Acredita-se que as pessoas que vivem em áreas rurais, apesar de, em certos aspectos, se mostrarem amigáveis, tendem a ser mais conservadoras politicamente e, de modo geral, menos abertas a novas experiências do que outras. Em contrapartida, os que habitam regiões litorâneas são considerados mais receptivos a novidades, acolhedores com os que vêm de fora e têm uma atitude mais leve, frequentemente mostrando entusiasmo ao apresentar sua terra natal. Normalmente, aqueles que nasceram à beira-mar e se mudam para outras localidades mantêm uma ligação tão forte com seu lugar de origem que frequentemente são atraídos de volta.

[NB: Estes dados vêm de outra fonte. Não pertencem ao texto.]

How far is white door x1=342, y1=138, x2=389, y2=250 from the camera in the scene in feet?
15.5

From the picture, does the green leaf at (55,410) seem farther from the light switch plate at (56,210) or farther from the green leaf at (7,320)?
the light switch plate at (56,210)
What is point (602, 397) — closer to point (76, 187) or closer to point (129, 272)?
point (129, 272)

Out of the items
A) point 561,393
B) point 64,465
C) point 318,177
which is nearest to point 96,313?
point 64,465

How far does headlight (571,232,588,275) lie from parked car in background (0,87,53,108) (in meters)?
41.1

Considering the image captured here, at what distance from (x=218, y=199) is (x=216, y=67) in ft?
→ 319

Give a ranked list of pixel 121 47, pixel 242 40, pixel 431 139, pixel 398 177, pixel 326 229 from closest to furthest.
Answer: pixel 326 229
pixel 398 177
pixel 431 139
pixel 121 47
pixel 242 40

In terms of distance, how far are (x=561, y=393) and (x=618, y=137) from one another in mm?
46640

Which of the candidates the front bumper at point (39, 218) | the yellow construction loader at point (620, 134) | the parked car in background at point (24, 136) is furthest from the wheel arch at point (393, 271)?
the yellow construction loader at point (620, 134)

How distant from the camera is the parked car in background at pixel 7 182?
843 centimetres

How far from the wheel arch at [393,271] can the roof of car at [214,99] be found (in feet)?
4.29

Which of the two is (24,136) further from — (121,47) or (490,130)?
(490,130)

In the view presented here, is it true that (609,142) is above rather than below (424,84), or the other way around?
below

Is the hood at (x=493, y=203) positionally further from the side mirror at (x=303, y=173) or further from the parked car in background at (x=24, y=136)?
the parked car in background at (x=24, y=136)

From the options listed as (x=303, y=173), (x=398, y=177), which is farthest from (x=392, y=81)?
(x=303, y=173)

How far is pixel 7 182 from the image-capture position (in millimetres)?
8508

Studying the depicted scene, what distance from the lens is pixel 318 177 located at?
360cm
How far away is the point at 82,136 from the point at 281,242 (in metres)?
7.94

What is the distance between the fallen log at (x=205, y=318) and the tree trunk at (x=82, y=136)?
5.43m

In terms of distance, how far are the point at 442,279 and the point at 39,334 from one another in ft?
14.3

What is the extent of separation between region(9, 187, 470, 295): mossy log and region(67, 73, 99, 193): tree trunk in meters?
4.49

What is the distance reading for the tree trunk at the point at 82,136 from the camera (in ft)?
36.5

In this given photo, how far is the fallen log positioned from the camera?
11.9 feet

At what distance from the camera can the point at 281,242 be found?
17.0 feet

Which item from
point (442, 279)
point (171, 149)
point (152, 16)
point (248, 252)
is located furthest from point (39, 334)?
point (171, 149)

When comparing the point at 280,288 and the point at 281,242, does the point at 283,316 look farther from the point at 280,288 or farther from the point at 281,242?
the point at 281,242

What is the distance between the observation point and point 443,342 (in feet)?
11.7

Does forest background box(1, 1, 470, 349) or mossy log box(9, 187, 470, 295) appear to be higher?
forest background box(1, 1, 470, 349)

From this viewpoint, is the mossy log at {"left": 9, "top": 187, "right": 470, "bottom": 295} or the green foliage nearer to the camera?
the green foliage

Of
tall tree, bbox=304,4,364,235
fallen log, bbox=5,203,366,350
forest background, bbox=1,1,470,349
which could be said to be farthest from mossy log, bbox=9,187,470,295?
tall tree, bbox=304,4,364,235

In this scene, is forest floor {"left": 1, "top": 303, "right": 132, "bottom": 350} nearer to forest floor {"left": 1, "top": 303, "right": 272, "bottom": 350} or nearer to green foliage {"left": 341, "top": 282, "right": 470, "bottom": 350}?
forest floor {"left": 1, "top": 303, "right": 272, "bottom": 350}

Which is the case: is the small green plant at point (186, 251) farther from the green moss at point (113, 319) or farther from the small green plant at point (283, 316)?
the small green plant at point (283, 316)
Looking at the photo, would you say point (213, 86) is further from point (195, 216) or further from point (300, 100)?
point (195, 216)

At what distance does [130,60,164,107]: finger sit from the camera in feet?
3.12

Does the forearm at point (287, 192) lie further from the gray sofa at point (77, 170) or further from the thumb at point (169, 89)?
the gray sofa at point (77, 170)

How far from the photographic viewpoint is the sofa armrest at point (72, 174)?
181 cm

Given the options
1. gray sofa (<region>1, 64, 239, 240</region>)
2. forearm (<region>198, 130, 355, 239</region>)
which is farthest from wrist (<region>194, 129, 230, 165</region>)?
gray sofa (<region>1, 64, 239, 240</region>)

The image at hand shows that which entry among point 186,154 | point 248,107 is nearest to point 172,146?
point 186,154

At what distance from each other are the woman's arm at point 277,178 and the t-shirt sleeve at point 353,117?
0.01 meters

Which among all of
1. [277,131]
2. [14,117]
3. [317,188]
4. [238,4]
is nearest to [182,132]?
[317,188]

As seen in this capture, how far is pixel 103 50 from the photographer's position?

Os estudiosos afirmam que essa conexão se deve à sensação de liberdade e infinitude que o mar aberto proporciona, além de sua beleza visual. O poder imensurável do mar, que apela aos sentidos e emoções, e a profunda relação com a água desde o nascimento podem ser razões significativas pelas quais os moradores do litoral preservam essas características.

A Bucólica Natal do final da década de 1970 e início da ´decada seguinte pouco tinha de diferente da cidade em 1973. Na foto a Avenida Deodoro, próximo ao antigo Cinema Rio Grande e da lacnchonete Casa da Maçã.

Sinceramente, não sei se tudo isso explica uma das coisas que mais admiro no povo da minha querida terra: a forma tão positiva, franca e acolhedora com que recebemos aqueles que nos visitam. Essa hospitalidade não é algo recente em Natal, nem é fruto do crescimento do nosso turismo.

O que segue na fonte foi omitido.